Given instruction 1:
Answer these questions using the passage on data movement and compression:
(a) According to the passage, which bottleneck does BurstZ completely remove?
(b) Which two lossless compression methods does the passage name as effective for enterprise data?
(c) What decompression throughput did Stream VByte demonstrate, and on what processor?
Given instruction 2:
Transcribe part of the listing without changing anything. Begin at the line of the listing that contains "Among these —" and stop after the line that contains "44.5 meters".

Passage to read:
:::::
While the same tiling and temporal blocking optimizations be applied at the scale of the on-board memory to make the problem less bandwidth-bound, the same problem still exists as the problem sizes become larger. This is because issues including the aforementioned halo growth limits the effectiveness of temporal blocking. As a result, it has been shown that even temporally blocked kernels **suffer linear performance degradation** as the problem size becomes much larger than on-board memory capacity [18, 43]. This is the situation we are interested in.

In this work, we mainly focus on the issue of removing the communication bottleneck, as it impacts both temporally blocked and non-blocked implementations. To the best of our knowledge, BurstZ is the first system which completely removes the host-side interconnect bottleneck using fast compression.

## 2.2 Error-Bounded Lossy Compression of Scientific Data

A traditionally effective method for reducing the overhead of data movement is compression. Lossless compression methods including DEFLATE [14] and LZW [48] have been very effective in compressing enterprise data. High-throughput compression algorithms such as LZO [37], LZ4 [7] and Stream VByte [29] sacrifice a small amount of compression efficiency for speed, and has been been useful in many high-performance processing environments, in applications including compression network traffic [20, 49] and operating system swap space compression [27] for distributed processing. Stream VByte, for example demonstrated over 16 GB/s decompression throughput on a 3.4 GHz Haswell processor.
:::::
Dataset entries:

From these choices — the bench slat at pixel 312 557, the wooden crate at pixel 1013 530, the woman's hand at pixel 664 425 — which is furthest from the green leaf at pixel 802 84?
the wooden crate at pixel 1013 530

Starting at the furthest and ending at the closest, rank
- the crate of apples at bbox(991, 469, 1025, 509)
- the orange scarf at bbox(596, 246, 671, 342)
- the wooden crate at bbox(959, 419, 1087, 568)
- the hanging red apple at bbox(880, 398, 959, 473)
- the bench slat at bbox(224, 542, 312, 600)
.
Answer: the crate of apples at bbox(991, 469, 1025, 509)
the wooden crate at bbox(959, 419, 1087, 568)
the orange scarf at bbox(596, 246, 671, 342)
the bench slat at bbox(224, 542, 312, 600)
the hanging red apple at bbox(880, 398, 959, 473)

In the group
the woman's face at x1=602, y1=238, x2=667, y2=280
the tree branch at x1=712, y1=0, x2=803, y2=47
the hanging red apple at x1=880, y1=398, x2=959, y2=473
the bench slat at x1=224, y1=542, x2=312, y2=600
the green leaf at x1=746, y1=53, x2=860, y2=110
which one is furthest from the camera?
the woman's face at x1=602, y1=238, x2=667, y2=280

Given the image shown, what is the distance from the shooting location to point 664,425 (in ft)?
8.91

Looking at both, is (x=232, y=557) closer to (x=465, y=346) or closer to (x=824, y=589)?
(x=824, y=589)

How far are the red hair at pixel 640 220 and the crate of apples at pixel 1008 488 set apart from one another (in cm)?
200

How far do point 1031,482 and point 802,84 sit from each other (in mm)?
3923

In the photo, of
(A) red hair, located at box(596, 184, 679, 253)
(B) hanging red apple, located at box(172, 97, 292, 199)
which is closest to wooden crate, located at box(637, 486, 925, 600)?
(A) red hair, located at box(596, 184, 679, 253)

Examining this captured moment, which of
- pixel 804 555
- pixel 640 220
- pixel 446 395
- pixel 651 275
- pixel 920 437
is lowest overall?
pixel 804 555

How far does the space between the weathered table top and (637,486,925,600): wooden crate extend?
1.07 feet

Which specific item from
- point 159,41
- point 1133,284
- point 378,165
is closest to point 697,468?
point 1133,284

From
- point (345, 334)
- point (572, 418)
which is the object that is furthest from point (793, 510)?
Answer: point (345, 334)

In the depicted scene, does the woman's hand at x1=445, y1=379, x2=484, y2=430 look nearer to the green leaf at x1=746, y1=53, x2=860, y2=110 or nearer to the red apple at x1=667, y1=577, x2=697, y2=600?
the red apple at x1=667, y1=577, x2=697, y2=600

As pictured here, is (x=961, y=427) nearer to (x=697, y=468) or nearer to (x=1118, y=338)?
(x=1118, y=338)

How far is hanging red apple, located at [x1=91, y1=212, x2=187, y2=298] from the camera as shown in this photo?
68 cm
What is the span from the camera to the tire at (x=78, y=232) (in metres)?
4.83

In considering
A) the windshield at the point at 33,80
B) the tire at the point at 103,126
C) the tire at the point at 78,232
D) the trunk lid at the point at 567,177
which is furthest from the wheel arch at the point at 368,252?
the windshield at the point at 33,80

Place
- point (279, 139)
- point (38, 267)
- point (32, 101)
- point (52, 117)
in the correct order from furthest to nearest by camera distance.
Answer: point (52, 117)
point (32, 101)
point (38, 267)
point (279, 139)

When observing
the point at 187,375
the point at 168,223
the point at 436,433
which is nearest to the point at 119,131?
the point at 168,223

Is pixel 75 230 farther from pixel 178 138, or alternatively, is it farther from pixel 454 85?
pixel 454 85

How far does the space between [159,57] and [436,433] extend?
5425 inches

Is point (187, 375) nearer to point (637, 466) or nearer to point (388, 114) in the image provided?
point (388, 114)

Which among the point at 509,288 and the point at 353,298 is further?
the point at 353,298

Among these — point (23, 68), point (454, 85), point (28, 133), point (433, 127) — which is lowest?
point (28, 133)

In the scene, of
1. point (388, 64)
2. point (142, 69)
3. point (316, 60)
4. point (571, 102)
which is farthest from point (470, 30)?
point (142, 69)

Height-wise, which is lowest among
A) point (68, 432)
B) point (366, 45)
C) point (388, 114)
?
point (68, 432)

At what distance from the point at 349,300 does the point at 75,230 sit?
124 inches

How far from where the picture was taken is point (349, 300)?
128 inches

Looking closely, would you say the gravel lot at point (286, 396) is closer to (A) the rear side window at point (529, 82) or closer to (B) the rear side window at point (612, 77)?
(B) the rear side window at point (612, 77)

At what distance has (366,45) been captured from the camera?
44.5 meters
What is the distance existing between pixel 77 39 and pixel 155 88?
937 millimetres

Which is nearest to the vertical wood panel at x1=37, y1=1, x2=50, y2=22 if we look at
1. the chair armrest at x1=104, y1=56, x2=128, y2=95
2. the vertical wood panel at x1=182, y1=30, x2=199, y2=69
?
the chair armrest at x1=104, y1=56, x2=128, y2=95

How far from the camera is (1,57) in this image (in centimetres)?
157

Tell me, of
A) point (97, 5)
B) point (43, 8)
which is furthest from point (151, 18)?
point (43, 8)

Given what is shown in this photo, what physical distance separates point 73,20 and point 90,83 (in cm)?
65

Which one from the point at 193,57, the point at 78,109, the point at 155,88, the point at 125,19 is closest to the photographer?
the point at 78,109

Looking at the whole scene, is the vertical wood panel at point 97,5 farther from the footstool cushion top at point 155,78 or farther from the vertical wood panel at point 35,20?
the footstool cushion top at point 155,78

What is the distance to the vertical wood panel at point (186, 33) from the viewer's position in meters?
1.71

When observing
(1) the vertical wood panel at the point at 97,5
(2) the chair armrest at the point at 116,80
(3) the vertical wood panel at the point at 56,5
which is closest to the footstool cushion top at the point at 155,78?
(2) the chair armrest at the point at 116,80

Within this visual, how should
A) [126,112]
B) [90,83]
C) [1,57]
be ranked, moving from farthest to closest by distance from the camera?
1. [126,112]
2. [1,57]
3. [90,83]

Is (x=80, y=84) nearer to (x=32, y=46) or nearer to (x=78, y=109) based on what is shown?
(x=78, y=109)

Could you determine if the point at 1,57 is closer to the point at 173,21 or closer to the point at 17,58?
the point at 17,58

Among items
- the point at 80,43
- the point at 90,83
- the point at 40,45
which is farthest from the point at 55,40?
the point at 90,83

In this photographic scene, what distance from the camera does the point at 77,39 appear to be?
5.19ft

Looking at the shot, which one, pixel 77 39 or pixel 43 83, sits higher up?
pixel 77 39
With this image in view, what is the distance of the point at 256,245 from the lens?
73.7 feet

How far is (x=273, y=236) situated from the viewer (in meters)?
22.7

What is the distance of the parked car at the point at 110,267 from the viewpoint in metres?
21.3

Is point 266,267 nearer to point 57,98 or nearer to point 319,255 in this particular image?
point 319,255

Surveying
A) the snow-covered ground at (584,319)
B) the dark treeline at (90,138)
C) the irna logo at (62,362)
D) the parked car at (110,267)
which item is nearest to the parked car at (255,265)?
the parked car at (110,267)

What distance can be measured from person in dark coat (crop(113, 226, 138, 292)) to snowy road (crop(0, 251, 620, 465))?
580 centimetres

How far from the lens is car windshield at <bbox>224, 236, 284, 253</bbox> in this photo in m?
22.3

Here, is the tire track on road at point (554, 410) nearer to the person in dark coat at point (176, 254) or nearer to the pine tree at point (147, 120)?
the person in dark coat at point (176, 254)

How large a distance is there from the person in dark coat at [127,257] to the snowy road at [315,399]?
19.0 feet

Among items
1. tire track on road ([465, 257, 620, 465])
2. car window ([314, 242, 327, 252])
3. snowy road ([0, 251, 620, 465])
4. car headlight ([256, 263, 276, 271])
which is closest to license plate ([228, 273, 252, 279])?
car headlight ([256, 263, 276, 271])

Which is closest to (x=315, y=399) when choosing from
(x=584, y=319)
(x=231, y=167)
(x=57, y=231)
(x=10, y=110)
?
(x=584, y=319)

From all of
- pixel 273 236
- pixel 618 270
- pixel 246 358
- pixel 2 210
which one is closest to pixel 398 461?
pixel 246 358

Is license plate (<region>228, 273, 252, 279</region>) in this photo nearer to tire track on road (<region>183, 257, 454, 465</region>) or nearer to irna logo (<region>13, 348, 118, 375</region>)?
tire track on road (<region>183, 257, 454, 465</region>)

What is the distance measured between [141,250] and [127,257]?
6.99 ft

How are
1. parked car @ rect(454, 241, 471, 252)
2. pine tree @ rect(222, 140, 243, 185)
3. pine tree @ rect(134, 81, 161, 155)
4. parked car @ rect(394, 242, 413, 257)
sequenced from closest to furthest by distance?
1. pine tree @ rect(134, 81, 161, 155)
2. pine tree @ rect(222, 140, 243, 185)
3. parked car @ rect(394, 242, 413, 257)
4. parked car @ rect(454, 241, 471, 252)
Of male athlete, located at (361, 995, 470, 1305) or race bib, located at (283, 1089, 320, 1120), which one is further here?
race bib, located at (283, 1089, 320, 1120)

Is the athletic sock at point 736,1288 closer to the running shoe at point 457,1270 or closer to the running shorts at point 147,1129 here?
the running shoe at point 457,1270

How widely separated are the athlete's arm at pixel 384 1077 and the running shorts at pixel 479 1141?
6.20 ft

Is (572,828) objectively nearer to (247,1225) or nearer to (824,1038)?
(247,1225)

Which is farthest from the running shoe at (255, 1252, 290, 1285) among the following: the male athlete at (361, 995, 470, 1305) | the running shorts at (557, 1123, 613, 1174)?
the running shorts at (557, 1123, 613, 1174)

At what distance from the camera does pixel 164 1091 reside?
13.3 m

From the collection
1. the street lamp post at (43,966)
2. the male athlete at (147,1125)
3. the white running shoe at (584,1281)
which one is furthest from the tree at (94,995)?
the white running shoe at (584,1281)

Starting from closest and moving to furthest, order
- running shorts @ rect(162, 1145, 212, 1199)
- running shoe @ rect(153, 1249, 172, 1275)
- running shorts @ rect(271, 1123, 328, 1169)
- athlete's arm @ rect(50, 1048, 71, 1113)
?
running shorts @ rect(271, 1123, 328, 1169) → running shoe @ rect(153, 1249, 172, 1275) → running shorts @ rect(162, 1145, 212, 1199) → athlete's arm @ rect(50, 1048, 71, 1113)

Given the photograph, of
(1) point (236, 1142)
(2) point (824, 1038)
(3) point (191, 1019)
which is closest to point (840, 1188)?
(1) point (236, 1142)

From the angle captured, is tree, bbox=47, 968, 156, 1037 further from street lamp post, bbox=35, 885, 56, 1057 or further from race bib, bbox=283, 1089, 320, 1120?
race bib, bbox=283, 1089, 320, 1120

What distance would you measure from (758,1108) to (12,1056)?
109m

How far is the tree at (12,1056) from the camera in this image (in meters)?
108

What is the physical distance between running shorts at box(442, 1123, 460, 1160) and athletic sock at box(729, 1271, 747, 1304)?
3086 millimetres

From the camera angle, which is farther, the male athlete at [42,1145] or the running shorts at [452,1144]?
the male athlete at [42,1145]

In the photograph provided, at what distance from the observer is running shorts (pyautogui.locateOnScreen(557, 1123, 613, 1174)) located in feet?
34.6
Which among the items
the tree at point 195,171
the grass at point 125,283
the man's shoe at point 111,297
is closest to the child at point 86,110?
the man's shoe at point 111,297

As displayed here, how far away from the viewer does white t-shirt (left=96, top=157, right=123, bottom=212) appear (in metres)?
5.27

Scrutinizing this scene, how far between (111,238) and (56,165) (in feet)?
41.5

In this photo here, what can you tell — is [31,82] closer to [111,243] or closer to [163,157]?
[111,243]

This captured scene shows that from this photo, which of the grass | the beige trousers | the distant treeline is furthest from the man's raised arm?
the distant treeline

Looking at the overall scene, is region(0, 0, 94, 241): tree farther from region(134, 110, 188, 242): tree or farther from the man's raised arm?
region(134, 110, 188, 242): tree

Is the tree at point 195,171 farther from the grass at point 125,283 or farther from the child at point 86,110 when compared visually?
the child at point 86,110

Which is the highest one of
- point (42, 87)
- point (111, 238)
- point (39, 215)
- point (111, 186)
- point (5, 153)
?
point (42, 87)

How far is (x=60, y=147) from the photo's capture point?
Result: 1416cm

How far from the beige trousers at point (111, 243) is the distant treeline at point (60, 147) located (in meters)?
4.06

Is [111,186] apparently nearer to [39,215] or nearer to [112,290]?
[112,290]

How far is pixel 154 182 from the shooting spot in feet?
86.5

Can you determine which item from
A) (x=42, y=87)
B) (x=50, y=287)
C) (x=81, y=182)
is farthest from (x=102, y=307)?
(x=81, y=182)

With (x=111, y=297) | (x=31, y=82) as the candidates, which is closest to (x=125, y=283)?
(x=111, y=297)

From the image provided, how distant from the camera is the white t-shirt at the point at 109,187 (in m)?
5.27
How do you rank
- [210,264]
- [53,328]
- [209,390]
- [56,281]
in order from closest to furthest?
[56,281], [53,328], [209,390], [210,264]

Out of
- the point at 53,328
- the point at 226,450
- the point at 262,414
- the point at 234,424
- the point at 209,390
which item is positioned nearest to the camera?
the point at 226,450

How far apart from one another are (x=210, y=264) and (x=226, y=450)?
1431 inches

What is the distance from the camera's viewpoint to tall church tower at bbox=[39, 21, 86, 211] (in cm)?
:::::
Correct result 1:
(a) The host-side interconnect bottleneck.
(b) DEFLATE and LZW.
(c) Over 16 GB/s, on a 3.4 GHz Haswell processor.

Correct result 2:
Among these — point (23, 68), point (454, 85), point (28, 133), point (433, 127) — which is lowest?
point (28, 133)

In the scene, of
1. point (388, 64)
2. point (142, 69)
3. point (316, 60)
4. point (571, 102)
which is farthest from point (470, 30)?
point (142, 69)

Height-wise, which is lowest among
A) point (68, 432)
B) point (366, 45)
C) point (388, 114)
?
point (68, 432)

At what distance from the point at 349,300 does the point at 75,230 sit?
124 inches

How far from where the picture was taken is point (349, 300)?
128 inches

Looking closely, would you say the gravel lot at point (286, 396) is closer to (A) the rear side window at point (529, 82) or closer to (B) the rear side window at point (612, 77)?
(B) the rear side window at point (612, 77)

At what distance has (366,45) been captured from the camera?
44.5 meters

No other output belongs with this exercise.